### Tarea pendiente
Reproduce sin cambios el fragmento del texto sobre Spring Breakers que va desde "Las imágenes son" hasta "evadiendo el reproche.".

### Texto
_ _ _ _ _ _ _

En su nueva película, el director Harmony Korine ha conseguido realizar un fascinante retrato del vacío. No se ha visto en mucho tiempo, a pesar de su apariencia de entretenimiento festivo low cost, apología de la gratuidad y la superficialidad, una película de naturaleza tan desazonadora. Y es que, a poco que uno se sumerja en su lectura, no queda más que contemplar en Spring Breakers una disección de la cultura popular de la generación MTV.
Una cierta sensación de vacío interior no siempre explicitada, tal vez inconsciente, pero palpable, lleva a las protagonistas de Spring Breakers a entregarse a un mundo paralelo de diversión. Es la respuesta al deseo de fuga de la propia vida en pos de integrarse en un ente superior, una suerte de nirvana desatado, más allá del bien y del mal. Las preguntas surgen de forma natural por el camino: a dónde lleva o no esa escapada, qué puede haber o no de malo en tal búsqueda… Las respuestas son ignotas.
Las imágenes son un estallido de color, lleno de vivacidad y ligereza. A la vez, el abundante uso de neones carga la luz de fantasmagoría, la baña con un halo de desesperanza. El hipnótico manejo de la repetición añade capas a la narración y captura la esencia del tema. Spring Breakers resulta, pues, una reflexión sobre la superficialidad desde ella, pero sin recurrir a ningún tipo de moralismos. De hecho, Korine -como posiblemente el público- envidia en ciertos momentos aquello que retrata, y de ahí que no pueda plantear respuestas. Existe cierta fascinación por esa pulsión dadaísta (ya presente en la malsana Trash Humpers) que el director observa con curiosidad, evadiendo el reproche.

_ _ _ _ _ _ _

### Datos dados
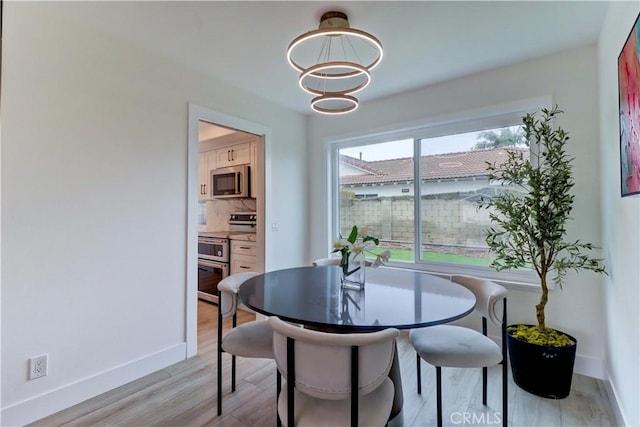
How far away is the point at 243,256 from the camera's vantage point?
3795 mm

_ _ _ _ _ _ _

### Solución desarrollada
Las imágenes son un estallido de color, lleno de vivacidad y ligereza. A la vez, el abundante uso de neones carga la luz de fantasmagoría, la baña con un halo de desesperanza. El hipnótico manejo de la repetición añade capas a la narración y captura la esencia del tema. Spring Breakers resulta, pues, una reflexión sobre la superficialidad desde ella, pero sin recurrir a ningún tipo de moralismos. De hecho, Korine -como posiblemente el público- envidia en ciertos momentos aquello que retrata, y de ahí que no pueda plantear respuestas. Existe cierta fascinación por esa pulsión dadaísta (ya presente en la malsana Trash Humpers) que el director observa con curiosidad, evadiendo el reproche.